For real-world video classification use cases it is imperative to capture the spatiotemporal features. In such cases, the interwoven patterns in an optical flow are expected to hold higher significance. By contrast, most of the implementations involve learning individual image representations disjunctive with the previous frames in the video. In an attempt at exploring more appropriate methods, this case study revolves around video classification that sends an alert in the instance of any violence detected. PyTorch*1, trained on an Intel® Xeon® Scalable processor, is used as the Deep Learning framework for better and faster training and inferencing.

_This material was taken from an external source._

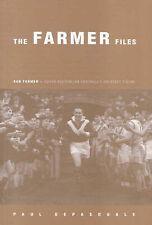 The Farmer Files: Ken Farmer 1910-1982 South Australian Football's Greatest Figu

In typical contemporary scenarios we frequently observe sudden outbursts of physical altercations such as road rage or a prison upheaval. However, to address such scenarios, high tech industries have deployed closed-circuit television (CCTV) cameras that provide extensive virtual coverage of public places. In the case of any untoward incidents, it is common to analyze the footage made available through video surveillance and start an investigation. An intervention by security officials as the violence is taking place could prevent loss of precious lives and minimize destruction of public property. One obvious approach to implementing this solution is to position human forces for continuous manual monitoring of CCTV cameras. This can be burdensome and erroneous at the same time due to the tedious nature of the job along with human limitations. A more effective method could be automatic detection of violence in CCTV footage triggering alerts to security officials, thus reducing the risk for manual errors. More appealing to the defense and security industries, this solution can also be of relevance to authorities associated with handling public properties.

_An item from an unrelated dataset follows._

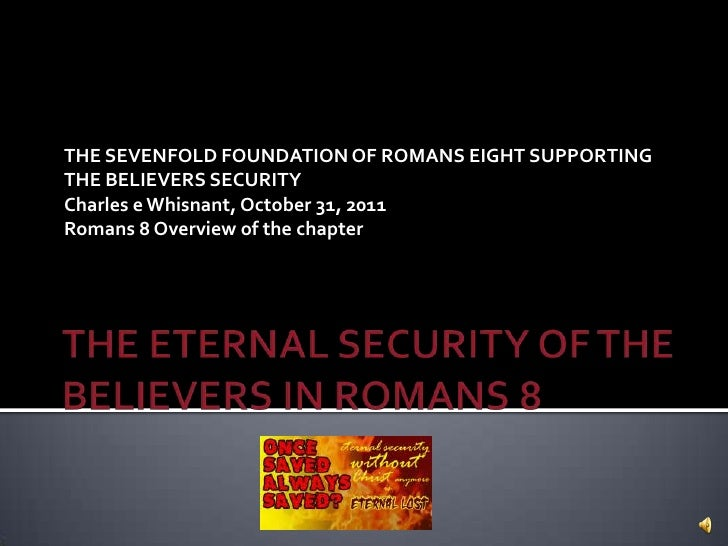 THE SEVENFOLD FOUNDATION OF ROMANS EIGHT SUPPORTINGTHE BELIEVERS SECURITYCharles e Whisnant, October 31, 2011Romans 8 Over...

In this experiment, we implemented the proposed solution using 3D convolutional neural networks (CNN) with ResNet-342 as the base topology. The experiments were performed using transfer learning on pretrained 3D residual networks (ResNet) initialized with weights of the Kinetics* human action video dataset.
The dataset for training was taken from Google’s atomic visual action (AVA) dataset. This is a binary classification between fighting and non-fighting class (explained further in the Dataset Preparation section). Each class contains an approximately equal number of instances. The videos for the non-fighting class comprises instances from the eat, sleep, and drive class made available with the AVA dataset3.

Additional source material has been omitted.